UNI/PdR 192
Sistema di gestione per la conciliazione vita familiare - lavoro
La UNI/PdR 192:2026 nasce con l'obiettivo è trasformare il concetto di work-life balance da semplice welfare aziendale a elemento strategico della gestione delle risorse umane e della sostenibilità organizzativa.
La nuova prassi nasce dalla collaborazione tra UNI e il Dipartimento per le Politiche della Famiglia della Presidenza del Consiglio dei Ministri e rappresenta uno strumento innovativo per le organizzazioni che desiderano valorizzare la genitorialità, sostenere i caregiver e migliorare l'equilibrio tra sfera professionale e privata.

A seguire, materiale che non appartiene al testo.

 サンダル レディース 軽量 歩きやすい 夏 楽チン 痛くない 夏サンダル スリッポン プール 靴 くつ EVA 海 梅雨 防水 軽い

La UNI/PdR 192 fornisce linee guida operative per l'adozione di misure concrete a sostegno della genitorialità e dei carichi di cura, promuovendo una cultura aziendale orientata al benessere delle persone.
La UNI/PdR 192 è inoltre strettamente collegata alla UNI/PdR 125:2022 sulla parità d i genere. Mentre quest'ultima si concentra principalmente sulla riduzione dei divari di genere nei processi organizzativi e nelle politiche HR, la nuova prassi amplia la prospettiva includendo la genitorialità, i carichi di cura e il benessere familiare. Le due prassi possono quindi essere integrate per sviluppare modelli organizzativi più equi, inclusivi e orientati alla sostenibilità sociale.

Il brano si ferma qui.